Edward Hasted lies in a pauper’s grave in the churchyard of St Bartholomew’s, an ignominious end for the historian of the County of Kent.
Fortunately, on the North Wall of the church is a plaque to commemorate his worth to the historical record. Born in 1732 of good Kentish stock, he was a scholar at Eton and then a law student, but he was never called to the Bar.
Married at 22 to a woman without a fortune, they set up home in style at Sutton-Hone, then in 1776 moved to Canterbury where the last three of their nine children were born.
They leased a house in the Cathedral precincts where he was able to secure for his family “the acquaintance of the best families of the Clergy and Gentlemen”. Now using the Cathedral library, he commenced his monumental work; although he had done some preliminary work during his life as a country gentleman, his first volume appeared in 1778.
In 1785 he abandoned wife and family, and in 1791, with his mistress, went to France, but on the outbreak of war returned in 1793.
By 1795 his improvident life had caught up with him and he was arrested for debt, and with his mistress was incarcerated in Westgate Goal, Canterbury. During his confinement he became reconciled with his wife, and in 1802 was discharged and moved to London where he seems to have had some support from his friends and patronage from Lord Radnor.

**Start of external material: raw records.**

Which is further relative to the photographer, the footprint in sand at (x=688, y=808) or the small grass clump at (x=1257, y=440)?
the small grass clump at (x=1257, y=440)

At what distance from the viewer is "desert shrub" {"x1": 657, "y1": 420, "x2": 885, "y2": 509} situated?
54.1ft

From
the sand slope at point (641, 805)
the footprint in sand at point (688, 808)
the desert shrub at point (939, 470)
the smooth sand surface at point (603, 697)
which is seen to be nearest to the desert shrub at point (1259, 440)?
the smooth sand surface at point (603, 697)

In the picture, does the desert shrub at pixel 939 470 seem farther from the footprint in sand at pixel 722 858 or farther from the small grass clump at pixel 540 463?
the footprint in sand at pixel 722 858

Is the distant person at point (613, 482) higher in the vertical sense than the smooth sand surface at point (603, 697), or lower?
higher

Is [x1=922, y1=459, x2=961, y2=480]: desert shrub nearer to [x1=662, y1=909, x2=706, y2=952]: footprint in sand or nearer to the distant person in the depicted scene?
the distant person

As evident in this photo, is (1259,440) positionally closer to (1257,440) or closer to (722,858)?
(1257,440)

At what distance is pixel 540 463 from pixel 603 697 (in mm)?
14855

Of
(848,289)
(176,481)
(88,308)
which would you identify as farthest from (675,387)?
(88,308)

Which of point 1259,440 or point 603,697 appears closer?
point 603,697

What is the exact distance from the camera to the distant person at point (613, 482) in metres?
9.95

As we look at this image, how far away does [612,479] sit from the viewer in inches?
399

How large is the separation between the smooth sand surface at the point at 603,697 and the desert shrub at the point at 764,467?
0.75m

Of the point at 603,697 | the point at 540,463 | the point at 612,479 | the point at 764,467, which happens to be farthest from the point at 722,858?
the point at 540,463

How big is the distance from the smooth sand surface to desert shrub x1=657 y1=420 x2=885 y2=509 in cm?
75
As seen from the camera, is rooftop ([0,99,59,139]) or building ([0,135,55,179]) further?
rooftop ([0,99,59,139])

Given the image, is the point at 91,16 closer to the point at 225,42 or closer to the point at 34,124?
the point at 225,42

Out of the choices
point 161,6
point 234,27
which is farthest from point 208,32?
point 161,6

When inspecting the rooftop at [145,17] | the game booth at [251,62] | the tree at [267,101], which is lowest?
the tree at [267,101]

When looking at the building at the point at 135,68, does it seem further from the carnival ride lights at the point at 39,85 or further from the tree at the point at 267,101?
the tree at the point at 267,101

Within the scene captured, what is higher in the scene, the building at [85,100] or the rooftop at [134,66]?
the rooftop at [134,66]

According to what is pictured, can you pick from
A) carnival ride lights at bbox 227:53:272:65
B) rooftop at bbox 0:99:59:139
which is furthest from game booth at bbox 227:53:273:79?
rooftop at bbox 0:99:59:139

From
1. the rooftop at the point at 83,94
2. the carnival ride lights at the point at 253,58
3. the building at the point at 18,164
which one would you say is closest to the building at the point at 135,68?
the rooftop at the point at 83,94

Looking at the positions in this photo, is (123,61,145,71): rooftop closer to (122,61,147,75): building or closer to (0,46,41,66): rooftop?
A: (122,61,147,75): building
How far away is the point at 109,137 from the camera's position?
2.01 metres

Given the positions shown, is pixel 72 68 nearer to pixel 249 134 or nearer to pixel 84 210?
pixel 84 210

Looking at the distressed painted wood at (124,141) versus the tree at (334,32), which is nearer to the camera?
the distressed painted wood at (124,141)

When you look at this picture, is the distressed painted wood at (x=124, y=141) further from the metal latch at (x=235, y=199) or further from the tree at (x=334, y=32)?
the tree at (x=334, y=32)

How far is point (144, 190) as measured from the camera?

Through the patronage of Lord Radnor the position of Almshouse Master at Corsham became available in 1807, he would appear to be the first layman to assume this post. By now he was 75 and too infirm to undertake teaching duties, but had good relations with the other occupants and led an uneventful life until his death on 16 January 1812.
His research papers on the History of Kent are deposited in the British Library, but later papers were in the hands of ‘a friend’ and have not yet been discovered.